China is in trouble - and New Zealand should look to Japan for a way out of its reliance on it, a geopolitical expert says.
"No one is in a worse position than the Chinese," Peter Zeihan, a top geo-political strategist, says.
"According to the data that the Chinese have updated in just the last year... they've got a fertility rate that is one quarter, or below, replacement levels in all of their major cities.
"So, we're looking at the demographic collapse of the Chinese state within 10 years, and that assumes nothing else goes wrong - no trade war with the United States, no government breakdown because of the cult of personality that has arisen around chairman Xi [Jinping], no conflict, nothing."
Zeihan's dramatic predictions are in the latest episode of RNZ's multimedia programme, 30 with Guyon Espiner.
The implication of China's collapse as a viable global economic power, according to Zeihan, is huge losses to New Zealand's export market.
Follow Japan - how NZ can make it, according to Peter Zeihan
Zeihan is the author of New York Times bestseller The End of the World is Just Beginning.
He has warned that globalisation as we know it is in its twilight years, with the US becoming increasingly isolationist and pulling back from its post-war role in policing global trades routes.

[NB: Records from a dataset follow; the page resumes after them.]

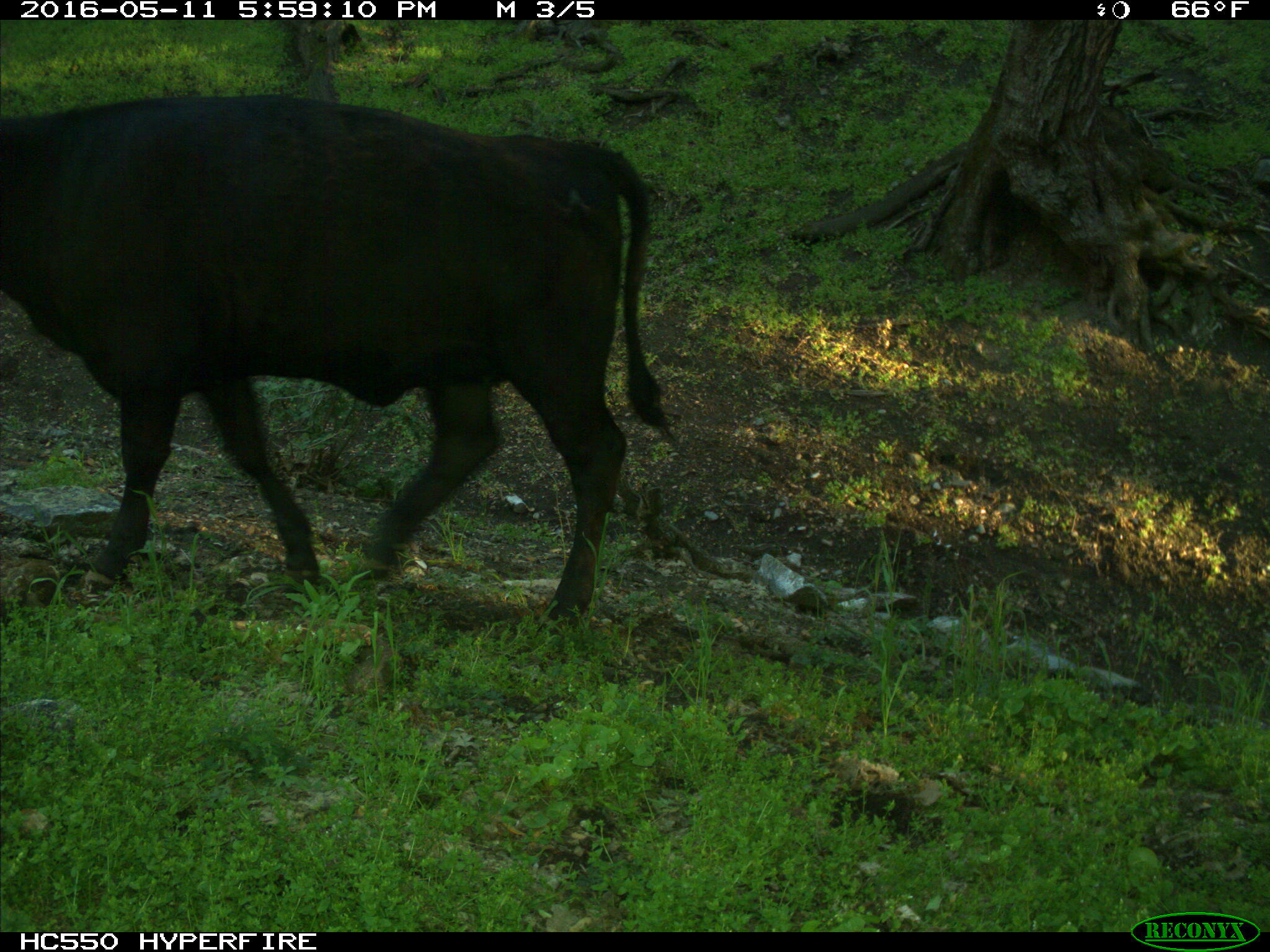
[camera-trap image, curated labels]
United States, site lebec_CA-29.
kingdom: Animalia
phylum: Chordata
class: Mammalia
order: Artiodactyla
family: Bovidae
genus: Bos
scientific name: Bos taurus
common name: domestic cow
Bos taurus (domestic cow).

New Zealand's "two-pillar" approach to keeping up relationships with both China and the US is fraught, he says.
"It doesn't serve your economic interest. It definitely doesn't serve your cultural, or your strategic interests."
Over decades of diplomacy culminating in a free trade agreement, China has become New Zealand's largest trading partner buying more than $21.b in exports including dairy, meat and wood products each year. Few countries have achieved the diplomatic ties with China that New Zealand has won.
New Zealand has also pursued an independent foreign policy for several decades, most notably via a nuclear-free policy that is supported by most Kiwis despite the discord it has created with the US.
But Zeihan suggests New Zealand needs to re-assess all of that. It needs to start preparing for a future when relying on the Chinese economy is no longer an option, and follow Japan's example by holding its nose and cosying up to the US.
"Under the previous government of Shinzo Abe, we basically had the Japanese come to the United States, say flat out, '[we] can't go it alone,' and came up with an absolutely humiliating trade deal that gave in to Washington on each and everything that had ever been an irritant in the relationship.
"It worked. And Japan is now part of the American inner circle of allies.
"New Zealand, if they want to be part of this network, is going to have to do something similar."
The US, he says, due its geographic position, security and self-sufficient energy production, doesn't rely on globalisation for survival in the same way most of the world currently does.
"The United States is the world's premier power not because of globalisation.
"If you remove the NAFTA [North American Free Trade Agreement] states from the equation, we trade for about 3 - maybe 3 and a half - percent of our GDP."
To bolster its chances of survival, Zeihan believes New Zealand must be prepared to acquiesce more to US demands in terms of free-trade agreements, and actively pursue inclusion in sensitive security arrangements with Western allies, like the AUKUS pact.
"And it's far, far smarter to start that process before the old system has collapsed, because [when you have no choice] the price would be much higher."
* 30 with Guyon Espiner comes out every week on RNZ, YouTube, TVNZ+ and wherever you get your podcasts.
The curse of a comfortable life?
While its demographic crisis appears to be pointed, China isn't the only country facing the problem - it's affecting much of the developed world, including New Zealand.
"As we all globalised, we also industrialised and urbanised," Zeihan says.
"When you live on a farm, kids are free labour, but when you move into a condo in a city, kids are an expense.
"And so, we went from having four to five, to six [children] on average, to now less than one and-a-half in most parts of the advanced world.
"You play that forward for 75 years and in most countries there's not even a theoretical possibility of repopulation."
Without the replacement numbers to maintain the flow of commerce, countries that rely heavily on global trade will find things a lot tougher in the coming years.
"We're all going to have to adjust a lot. And for countries that are major food importers, some of these adjustments are going to be incredibly painful."
When it comes to food security, however, Zeihan says New Zealand is in a better position than most.
"New Zealand is nearly unique in the world and the products you've chosen to specialise in are the products that you have the lowest input costs for.
"In the case of dairy, for example, you don't have a hard winter, you don't have a hard summer and you have sufficient rain that most of your dairy doesn't have to be fed fodder.
"You've got all the pieces in place that can survive the globalisation collapse.
"Your biggest concern is going to be access to manufacturing goods in a post-China world."